Dr. Katelynn Boerner is a Brain, Behaviour & Development investigator at BC Children’s Hospital Research Institute (BCCHR), an assistant professor in the Division of Developmental Pediatrics in the Faculty of Medicine at the University of British Columbia (UBC), and a psychologist with the Complex Pain Service at BC Children’s Hospital.
Dr. Boerner has been honoured with the 2025 Early Career Award in Pediatric Pain Research from the International Association for the Study of Pain (IASP), which recognizes outstanding achievement in pediatric pain research.
Despite being early in her career, Dr. Boerner has received several major funding awards, authored 45 peer-reviewed publications, four book chapters, and more than 75 presentations. A recognized emerging leader and innovator, she has built a dynamic research program that addresses the intersection of sex, gender, and pain.
Dr. Boerner has also developed publicly available resources such as IASP fact sheets and online training modules. She is deeply committed to effective knowledge translation, engaging with media, and delivering community-focused presentations. Her work emphasizes equity and inclusion, ensuring it has a meaningful and far-reaching global impact.
We recently sat down with Dr. Boerner to find out about her current research.
Autism and pain
Pain experienced by autistic youth is not well understood, even though autistic children and teens account for many pain-related health-care visits. Dr. Boerner, Dr. Tim Oberlander, and their team hope their latest research will lead to:
- greater clarity about pain experienced by autistic people,
- better treatment options for autistic individuals living with pain, and
- more ways to prevent pain for neurodivergent individuals.
What inspired you and your team to study pain experienced by autistic young people?
Over the years, we noticed increasing numbers of autistic young people attending the Complex Pain Service. From speaking with international collaborators, we know this is not exclusive to British Columbia or to Canada.
While we’re seeing more autistic people, we don’t always know if we’re serving them well. We know we need to adapt the ways we assess and treat pain for the autistic community, but we don’t have a good evidence base for doing so and very little research to help support us in our decision making.
What knowledge gaps are you aiming to fill with your study?
There’s very little research on the pain experiences of autistic people, and even less on the pain experiences of autistic children and youth. We want to get a better sense of the prevalence and specific features of pain experienced by autistic young people.
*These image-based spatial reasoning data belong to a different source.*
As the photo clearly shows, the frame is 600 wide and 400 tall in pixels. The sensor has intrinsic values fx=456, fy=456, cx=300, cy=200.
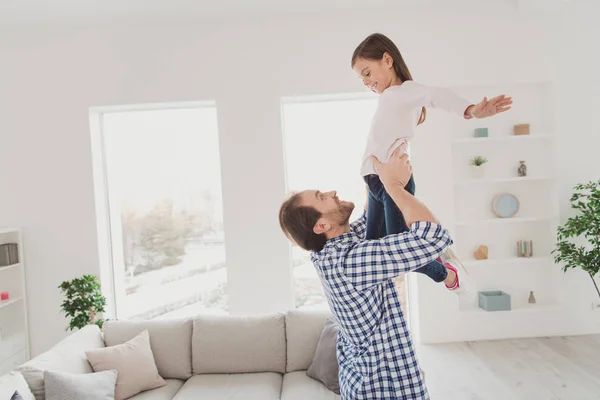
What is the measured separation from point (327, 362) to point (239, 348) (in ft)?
2.08

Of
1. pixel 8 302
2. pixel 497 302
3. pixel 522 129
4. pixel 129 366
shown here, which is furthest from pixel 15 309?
pixel 522 129

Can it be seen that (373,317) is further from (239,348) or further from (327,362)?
(239,348)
We want to know how often they experience pain and what other factors are associated with their pain.
We also hope to learn more about factors that we don’t typically consider in pain research — factors that might impact how someone experiences or expresses their pain. These can include sensory processing differences and masking or camouflaging — the intentional or unintentional suppression of autistic behaviours and enactment of non-autistic traits with the goal of being perceived as neurotypical. These and many other factors unique to autism could really impact the daily experience of pain.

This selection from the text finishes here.